The authors had the pleasure of meeting Prof. Gianni Bonadonna, both at the National Institutes of Health in Bethesda and at the Istituto Nazionale dei Tumori (INT) in Milan (on the latter occasion after his stroke and remarkable recovery). Consequently it is a particular privilege to be invited to contribute to this series of publications that address the breadth and depth of Prof. Bonadonna’s contributions to our understanding of the biology of cancer and the care of patients with malignant diseases. In doing so we have chosen the perspective of oncology in adolescents and young adults (AYAs) for 3 reasons; it is an area of long-standing personal interest and engagement for the authors; improvements in the care of these young people in Italy owe much to the leadership of the INT, in particular Dr. Andrea Ferrari; and Prof. Bonadonna’s contributions to Hodgkin lymphoma and breast cancer therapy apply directly to AYAs.

In its issue of September 7, 2015, reporting on the death of Gianni Bonadonna, Corriere della Sera noted that he was celebrated around the world for his studies in patients with Hodgkin lymphoma and women with carcinoma of the breast. How true and what a legacy! While Prof. Bonadonna’s original contributions appeared in such high-profile/impact factor publications as the New England Journal of Medicine, his personal reflections on the ABVD regimen (25 years on) for Hodgkin lymphoma (1) and on CMF for breast cancer, with 30 years of follow-up (2), reflect the rigour of his science. These tumours are of special importance in the AYA age group, now commonly defined as 15-39 years (3). The peak incidence for Hodgkin lymphoma is in the age range of 20-34 years, accounting for more than 30% of all cases (4). While the overall survival rate among AYAs may exceed 90%, late effects of treatment are all too common. It is worth noting, however, that the introduction of ABVD was associated with much less infertility (5, 6) and secondary leukemia (6) than occurred with the use of the MOPP regimen that had made such a positive impact on the prognosis of this disease.
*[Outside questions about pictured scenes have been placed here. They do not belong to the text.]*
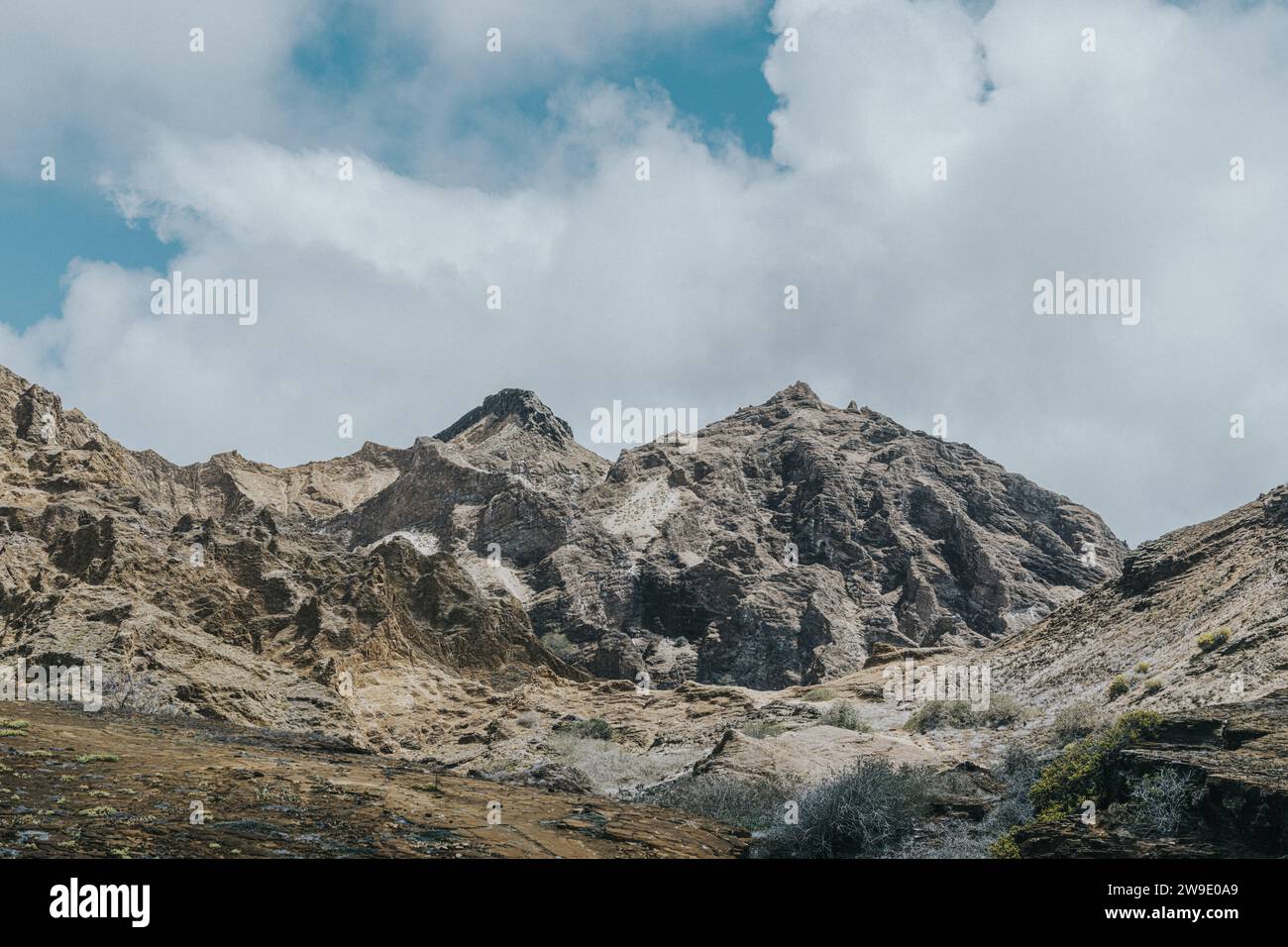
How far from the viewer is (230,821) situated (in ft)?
43.2

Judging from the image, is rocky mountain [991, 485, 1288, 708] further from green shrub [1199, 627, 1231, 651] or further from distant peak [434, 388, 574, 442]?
distant peak [434, 388, 574, 442]

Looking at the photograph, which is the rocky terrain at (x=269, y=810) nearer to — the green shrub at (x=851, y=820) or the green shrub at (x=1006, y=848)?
the green shrub at (x=851, y=820)

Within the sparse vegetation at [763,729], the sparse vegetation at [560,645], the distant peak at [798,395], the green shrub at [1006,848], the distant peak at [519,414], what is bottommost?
the sparse vegetation at [560,645]

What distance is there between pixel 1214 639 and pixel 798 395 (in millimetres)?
131444

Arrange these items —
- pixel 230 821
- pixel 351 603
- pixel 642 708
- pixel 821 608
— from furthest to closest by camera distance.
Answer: pixel 821 608, pixel 351 603, pixel 642 708, pixel 230 821

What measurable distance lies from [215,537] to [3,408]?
63.2 feet

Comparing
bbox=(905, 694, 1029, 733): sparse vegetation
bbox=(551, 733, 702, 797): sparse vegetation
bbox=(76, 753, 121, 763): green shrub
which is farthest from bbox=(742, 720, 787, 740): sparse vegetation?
bbox=(76, 753, 121, 763): green shrub

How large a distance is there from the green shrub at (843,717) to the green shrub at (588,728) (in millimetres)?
9427

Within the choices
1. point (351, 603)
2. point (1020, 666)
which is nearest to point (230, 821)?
point (1020, 666)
Late cardiac effects are well recognised with ABVD, related to the component of doxorubicin, as are second solid tumours in the context of combined-modality therapy (1).

Breast cancer accounts for 40% of all tumours in female AYAs and carries a poorer prognosis than in older women, in part due to a higher proportion of triple-negative disease (7) (Fig. 1). Worldwide, breast cancer ranks number 1 in incidence of and mortality from cancer among females aged 15-39 (8). Prof. Bonadonna was the first to test adjuvant chemotherapy after breast cancer surgery. The initial results, presented in 1975, showed that one-half of the women who underwent surgery with no chemotherapy relapsed at 2 years but only about one-third of women given the adjuvant chemotherapy had relapsed. Since female AYAs with breast cancer generally have a worse prognosis, stage for stage, they are more likely to require adjuvant chemotherapy. Also, the as yet unexplained increasing incidence of advanced-stage breast cancer in AYAs has increased the use of chemotherapy in this age group, with anthracycline-based treatment having been first used effectively in metastatic breast cancer by Prof. Bonadonna. Other issues of particular relevance to AYAs are familial disease, future fertility, breast cancer during therapy, and bone health (7). Such is the importance of fertility preservation to AYAs with cancer that the term “oncofertility” has been coined and an international consortium formed (9).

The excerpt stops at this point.